Murray et al. (2015) analyzed exome sequencing data from a cohort of 208 patients diagnosed with microcephalic primordial dwarfism and identified homozygosity for the XRCC4 W43R mutation in a Saudi Arabian boy with short stature, microcephaly, and lymphopenia. Resequencing of the XRCC4 gene in that cohort identified compound heterozygosity for truncating mutations in 5 more patients from 4 families (194363.0002-194363.0006). All mutations segregated with disease in the respective families.

In 50-year-old Italian twin brothers, born of first-cousin parents, with short stature, cognitive impairment, hypergonadotropic hypogonadism, axonal sensory neuropathy, and dilated cardiomyopathy, Bee et al. (2015) excluded mutation in the TIM14 (608977) and FXN (606829) genes by direct sequencing. By whole-exome sequencing, they identified homozygosity for the previously reported R225X mutation in the XRCC4 gene (194363.0005). The brothers' unaffected father and sister were heterozygous for R225X; DNA was unavailable from their mother.

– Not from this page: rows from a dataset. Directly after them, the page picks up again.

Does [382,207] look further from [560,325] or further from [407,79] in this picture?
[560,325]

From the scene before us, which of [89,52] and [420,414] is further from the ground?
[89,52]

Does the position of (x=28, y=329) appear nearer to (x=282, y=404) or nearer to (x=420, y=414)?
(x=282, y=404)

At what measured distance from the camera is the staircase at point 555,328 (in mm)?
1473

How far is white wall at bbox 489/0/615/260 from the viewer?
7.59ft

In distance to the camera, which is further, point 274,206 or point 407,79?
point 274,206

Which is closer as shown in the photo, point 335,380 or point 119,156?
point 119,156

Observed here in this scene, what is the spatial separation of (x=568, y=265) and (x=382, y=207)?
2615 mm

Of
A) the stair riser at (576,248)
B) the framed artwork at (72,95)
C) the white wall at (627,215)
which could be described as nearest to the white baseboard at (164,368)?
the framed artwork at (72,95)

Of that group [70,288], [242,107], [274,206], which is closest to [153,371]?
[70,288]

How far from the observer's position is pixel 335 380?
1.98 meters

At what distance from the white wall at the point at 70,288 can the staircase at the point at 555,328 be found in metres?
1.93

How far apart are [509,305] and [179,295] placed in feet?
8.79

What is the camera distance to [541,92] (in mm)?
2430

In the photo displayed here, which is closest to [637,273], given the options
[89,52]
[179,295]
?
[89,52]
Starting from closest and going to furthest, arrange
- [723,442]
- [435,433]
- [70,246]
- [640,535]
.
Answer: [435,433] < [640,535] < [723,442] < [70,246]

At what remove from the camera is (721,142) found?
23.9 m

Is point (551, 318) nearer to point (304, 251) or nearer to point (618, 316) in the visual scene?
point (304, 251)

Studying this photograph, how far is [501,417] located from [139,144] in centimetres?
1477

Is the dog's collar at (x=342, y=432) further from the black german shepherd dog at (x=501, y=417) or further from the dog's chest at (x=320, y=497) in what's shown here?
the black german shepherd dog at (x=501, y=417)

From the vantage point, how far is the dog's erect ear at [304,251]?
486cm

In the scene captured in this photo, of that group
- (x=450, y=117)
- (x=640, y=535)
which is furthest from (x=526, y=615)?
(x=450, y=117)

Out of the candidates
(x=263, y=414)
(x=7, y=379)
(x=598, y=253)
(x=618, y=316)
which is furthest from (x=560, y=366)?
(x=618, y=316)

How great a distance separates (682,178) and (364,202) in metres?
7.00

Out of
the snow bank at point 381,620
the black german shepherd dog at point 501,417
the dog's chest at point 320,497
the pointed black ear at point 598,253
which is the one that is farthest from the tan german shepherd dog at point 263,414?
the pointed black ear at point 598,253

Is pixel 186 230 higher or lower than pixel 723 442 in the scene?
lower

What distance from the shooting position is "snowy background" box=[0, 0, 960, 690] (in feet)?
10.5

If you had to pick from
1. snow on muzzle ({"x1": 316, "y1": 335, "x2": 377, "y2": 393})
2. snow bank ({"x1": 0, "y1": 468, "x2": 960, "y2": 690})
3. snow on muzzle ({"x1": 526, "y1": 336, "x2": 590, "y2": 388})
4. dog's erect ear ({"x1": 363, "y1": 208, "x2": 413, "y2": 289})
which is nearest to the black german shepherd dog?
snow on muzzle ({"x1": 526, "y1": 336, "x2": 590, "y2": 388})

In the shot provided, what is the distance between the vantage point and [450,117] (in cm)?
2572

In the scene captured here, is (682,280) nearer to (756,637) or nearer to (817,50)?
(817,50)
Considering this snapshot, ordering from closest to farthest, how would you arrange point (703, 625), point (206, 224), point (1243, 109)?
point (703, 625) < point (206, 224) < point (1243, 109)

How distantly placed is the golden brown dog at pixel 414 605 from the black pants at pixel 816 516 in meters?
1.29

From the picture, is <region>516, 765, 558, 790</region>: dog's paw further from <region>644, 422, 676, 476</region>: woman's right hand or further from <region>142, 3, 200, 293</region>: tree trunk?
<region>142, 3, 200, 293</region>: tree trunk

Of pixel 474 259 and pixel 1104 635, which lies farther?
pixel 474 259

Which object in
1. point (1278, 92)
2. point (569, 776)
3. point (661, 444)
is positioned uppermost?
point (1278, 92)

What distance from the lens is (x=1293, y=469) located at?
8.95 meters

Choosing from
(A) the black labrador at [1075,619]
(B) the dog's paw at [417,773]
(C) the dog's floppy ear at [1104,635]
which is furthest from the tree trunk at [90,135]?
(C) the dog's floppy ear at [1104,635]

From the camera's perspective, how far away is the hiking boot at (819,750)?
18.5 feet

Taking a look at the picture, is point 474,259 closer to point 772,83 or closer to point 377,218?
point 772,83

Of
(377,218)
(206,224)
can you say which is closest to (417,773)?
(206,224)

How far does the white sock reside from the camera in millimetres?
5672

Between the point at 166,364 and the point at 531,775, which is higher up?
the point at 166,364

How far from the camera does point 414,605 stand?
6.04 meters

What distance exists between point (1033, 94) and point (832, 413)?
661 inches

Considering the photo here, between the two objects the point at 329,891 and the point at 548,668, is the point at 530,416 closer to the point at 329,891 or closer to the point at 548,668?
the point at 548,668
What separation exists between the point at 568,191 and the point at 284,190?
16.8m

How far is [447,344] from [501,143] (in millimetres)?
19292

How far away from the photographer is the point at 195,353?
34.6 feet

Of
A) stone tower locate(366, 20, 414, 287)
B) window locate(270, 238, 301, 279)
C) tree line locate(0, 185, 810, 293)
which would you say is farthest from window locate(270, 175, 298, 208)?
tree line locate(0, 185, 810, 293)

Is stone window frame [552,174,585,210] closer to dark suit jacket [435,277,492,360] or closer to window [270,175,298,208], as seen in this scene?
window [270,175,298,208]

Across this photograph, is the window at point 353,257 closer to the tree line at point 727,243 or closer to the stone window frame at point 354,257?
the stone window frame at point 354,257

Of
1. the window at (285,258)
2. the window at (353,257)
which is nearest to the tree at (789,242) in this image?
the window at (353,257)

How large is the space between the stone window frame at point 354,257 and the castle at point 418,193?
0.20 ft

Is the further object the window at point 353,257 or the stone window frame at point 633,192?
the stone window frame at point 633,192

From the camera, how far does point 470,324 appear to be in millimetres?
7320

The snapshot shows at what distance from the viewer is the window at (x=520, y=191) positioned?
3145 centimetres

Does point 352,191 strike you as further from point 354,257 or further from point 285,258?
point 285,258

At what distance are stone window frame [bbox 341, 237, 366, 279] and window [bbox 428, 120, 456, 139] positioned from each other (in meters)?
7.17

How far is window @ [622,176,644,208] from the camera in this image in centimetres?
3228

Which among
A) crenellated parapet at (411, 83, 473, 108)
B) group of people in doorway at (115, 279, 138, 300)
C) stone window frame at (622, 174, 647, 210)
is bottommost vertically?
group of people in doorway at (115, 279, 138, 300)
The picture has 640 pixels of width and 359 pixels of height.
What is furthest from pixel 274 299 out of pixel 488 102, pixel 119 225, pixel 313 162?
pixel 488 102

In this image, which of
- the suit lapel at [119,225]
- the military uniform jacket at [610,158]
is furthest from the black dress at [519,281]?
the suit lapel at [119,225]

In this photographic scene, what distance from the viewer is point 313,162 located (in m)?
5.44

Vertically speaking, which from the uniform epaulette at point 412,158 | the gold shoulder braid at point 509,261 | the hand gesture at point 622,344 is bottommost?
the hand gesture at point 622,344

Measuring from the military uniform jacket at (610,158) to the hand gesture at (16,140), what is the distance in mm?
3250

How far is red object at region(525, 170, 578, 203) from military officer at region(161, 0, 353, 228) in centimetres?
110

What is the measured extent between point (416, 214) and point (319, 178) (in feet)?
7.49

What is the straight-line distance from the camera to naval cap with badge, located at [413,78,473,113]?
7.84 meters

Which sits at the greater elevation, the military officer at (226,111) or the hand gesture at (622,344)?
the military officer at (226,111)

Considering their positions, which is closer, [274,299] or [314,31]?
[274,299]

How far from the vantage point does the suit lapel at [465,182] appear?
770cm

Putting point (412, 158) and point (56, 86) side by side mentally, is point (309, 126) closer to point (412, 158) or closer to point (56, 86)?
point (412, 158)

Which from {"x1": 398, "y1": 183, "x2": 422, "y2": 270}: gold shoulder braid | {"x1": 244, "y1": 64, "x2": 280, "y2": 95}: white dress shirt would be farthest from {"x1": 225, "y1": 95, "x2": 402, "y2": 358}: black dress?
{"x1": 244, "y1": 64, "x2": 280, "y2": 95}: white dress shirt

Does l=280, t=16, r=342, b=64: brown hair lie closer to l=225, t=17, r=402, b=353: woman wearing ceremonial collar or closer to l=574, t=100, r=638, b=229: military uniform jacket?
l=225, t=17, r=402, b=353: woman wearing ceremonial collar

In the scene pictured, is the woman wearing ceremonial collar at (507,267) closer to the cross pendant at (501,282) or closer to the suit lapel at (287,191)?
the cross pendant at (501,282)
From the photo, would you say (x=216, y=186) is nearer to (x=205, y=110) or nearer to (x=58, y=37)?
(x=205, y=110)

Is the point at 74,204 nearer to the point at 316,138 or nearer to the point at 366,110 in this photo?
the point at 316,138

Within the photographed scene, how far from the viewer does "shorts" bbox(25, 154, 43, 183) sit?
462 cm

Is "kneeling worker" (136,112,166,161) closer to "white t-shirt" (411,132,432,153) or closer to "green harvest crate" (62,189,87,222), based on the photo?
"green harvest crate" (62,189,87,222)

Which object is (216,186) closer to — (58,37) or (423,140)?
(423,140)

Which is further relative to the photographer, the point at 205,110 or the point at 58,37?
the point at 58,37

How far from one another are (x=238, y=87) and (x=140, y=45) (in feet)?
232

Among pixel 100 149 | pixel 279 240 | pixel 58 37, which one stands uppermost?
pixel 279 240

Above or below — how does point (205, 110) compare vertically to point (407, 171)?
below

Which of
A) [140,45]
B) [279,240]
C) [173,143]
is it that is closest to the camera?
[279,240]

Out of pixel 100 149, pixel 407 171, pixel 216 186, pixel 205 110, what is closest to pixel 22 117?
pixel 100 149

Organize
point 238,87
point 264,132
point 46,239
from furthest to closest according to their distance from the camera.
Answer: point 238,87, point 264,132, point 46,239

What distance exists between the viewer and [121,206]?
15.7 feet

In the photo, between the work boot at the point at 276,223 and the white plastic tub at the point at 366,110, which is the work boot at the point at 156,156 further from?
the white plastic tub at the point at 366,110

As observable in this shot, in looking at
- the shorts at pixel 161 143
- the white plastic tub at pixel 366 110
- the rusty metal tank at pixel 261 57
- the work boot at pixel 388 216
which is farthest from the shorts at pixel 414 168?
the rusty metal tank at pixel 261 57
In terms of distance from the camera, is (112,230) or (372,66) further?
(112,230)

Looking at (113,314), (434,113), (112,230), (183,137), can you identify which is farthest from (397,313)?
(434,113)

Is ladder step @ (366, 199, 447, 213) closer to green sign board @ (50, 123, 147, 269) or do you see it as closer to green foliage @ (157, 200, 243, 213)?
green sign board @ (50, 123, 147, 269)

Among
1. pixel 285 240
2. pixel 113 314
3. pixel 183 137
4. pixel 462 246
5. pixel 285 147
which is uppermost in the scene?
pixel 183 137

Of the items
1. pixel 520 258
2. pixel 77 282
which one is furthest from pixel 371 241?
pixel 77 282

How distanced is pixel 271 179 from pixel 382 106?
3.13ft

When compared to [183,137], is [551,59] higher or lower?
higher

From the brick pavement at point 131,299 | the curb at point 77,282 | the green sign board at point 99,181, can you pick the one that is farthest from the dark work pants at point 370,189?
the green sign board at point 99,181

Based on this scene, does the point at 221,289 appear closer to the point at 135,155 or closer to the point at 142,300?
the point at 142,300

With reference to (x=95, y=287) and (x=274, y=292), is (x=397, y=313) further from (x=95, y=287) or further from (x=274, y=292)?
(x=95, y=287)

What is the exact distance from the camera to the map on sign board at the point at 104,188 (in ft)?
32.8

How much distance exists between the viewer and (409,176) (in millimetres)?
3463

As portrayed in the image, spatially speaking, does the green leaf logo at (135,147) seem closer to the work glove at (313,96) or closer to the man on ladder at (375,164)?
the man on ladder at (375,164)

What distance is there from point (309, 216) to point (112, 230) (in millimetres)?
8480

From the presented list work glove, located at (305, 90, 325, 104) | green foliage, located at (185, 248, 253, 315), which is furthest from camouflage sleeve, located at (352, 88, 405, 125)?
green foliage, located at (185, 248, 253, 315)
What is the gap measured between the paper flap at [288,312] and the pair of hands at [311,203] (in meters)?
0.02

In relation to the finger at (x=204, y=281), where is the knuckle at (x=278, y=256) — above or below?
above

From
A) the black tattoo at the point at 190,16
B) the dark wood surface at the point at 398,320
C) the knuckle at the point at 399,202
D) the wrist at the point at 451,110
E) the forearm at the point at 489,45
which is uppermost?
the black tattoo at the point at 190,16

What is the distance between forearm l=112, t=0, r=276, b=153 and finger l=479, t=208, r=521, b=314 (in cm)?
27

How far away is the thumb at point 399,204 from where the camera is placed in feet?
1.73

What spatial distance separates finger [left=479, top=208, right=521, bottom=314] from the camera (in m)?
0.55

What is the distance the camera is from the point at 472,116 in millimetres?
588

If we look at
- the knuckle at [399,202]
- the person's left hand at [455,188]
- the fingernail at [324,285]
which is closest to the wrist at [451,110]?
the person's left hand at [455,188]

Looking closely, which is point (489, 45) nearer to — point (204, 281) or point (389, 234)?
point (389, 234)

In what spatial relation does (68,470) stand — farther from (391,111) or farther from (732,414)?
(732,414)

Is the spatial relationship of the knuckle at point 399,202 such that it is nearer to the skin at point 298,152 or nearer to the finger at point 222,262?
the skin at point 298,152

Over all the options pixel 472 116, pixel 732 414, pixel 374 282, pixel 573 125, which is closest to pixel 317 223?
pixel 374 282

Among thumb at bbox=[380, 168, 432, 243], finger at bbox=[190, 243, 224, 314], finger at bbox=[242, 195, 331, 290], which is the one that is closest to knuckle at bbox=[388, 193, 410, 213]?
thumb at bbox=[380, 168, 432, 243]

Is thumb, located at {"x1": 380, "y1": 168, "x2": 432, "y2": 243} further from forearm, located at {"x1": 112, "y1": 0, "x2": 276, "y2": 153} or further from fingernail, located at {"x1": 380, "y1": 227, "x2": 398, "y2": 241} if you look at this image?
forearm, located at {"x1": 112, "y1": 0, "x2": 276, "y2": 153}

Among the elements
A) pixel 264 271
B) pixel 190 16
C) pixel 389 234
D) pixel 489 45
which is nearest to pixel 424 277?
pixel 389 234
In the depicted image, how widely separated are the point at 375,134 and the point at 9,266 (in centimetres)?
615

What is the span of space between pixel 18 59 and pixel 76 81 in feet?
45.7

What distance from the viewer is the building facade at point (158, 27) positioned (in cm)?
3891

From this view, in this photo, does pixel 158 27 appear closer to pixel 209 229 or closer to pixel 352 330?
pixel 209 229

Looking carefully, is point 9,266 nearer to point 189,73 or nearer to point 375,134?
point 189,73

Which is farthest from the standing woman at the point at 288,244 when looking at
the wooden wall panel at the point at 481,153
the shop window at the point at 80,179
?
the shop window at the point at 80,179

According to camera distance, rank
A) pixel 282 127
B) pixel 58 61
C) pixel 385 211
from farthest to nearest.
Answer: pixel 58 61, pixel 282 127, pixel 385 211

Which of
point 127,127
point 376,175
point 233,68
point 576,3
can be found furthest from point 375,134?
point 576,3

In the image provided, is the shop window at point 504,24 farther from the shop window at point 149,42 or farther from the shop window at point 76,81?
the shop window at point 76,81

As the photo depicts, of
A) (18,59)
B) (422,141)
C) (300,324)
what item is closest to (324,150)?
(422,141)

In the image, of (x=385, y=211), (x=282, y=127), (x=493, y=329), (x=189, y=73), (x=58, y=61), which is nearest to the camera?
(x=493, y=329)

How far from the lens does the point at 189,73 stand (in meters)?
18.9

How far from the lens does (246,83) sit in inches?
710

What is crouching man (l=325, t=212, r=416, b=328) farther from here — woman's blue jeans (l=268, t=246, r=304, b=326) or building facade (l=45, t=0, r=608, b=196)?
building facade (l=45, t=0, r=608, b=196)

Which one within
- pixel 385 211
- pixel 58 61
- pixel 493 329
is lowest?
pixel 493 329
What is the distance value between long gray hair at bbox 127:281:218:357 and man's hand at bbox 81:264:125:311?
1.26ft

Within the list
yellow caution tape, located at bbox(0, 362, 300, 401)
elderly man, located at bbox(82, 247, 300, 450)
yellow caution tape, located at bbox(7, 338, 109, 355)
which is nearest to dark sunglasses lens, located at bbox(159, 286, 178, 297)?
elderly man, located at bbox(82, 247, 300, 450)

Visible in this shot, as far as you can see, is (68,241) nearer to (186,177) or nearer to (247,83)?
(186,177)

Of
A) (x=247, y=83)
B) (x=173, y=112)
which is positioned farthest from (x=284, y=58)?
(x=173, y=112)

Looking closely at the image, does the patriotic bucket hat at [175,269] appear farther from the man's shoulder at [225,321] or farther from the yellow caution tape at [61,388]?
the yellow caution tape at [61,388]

In a brother and sister from rural Chile with short stature, microcephaly, hypergonadotropic hypogonadism, and early-onset metabolic syndrome, de Bruin et al. (2015) sequenced candidate genes and excluded mutation in the IGF1 (147440) signaling pathway or in 3M syndrome (see 273750)-associated genes. Homozygosity analysis suggested that their parents were fourth-degree relatives, and exome sequencing identified a homozygous missense mutation in the XRCC4 gene (D82E; 194363.0007) that segregated with disease in the family.

In 3 Turkish brothers with short stature, microcephaly, and mild developmental delay, Rosin et al. (2015) identified homozygosity for a missense mutation in XRCC4 (R161Q; 194363.0008) that was found to cause splicing defects. In a similarly affected Swiss girl, they identified compound heterozygosity for 2 previously reported XRCC4 mutations, a 1-bp deletion (c.25delC; 194363.0002) and a nonsense mutation (R275X; 194363.0003).

In a woman with short stature, microcephaly, hypothyroidism, diabetes mellitus, and progressive ataxia, Guo et al. (2015) excluded mutation in Cockayne syndrome (see 216400)-associated genes and performed whole-exome sequencing, which revealed compound heterozygosity for the R225X mutation (194363.0005) and a 1-bp deletion (760delG; 194363.0009) in the XRCC4 gene. In contrast to individuals with LIG4 defects (see 606593), this patient had no history of chronic infections and showed a normal immune response; consistent with these clinical findings, functional analysis in patient cells demonstrated a severe defect in DSB repair but enhanced accuracy in an in vitro assay for V(D)J recombination. Guo et al. (2015) concluded that this represents a separation-of-impact phenotype, in which marked deficiency in radiation-induced DSB repair can be uncoupled from defective V(D)J recombination.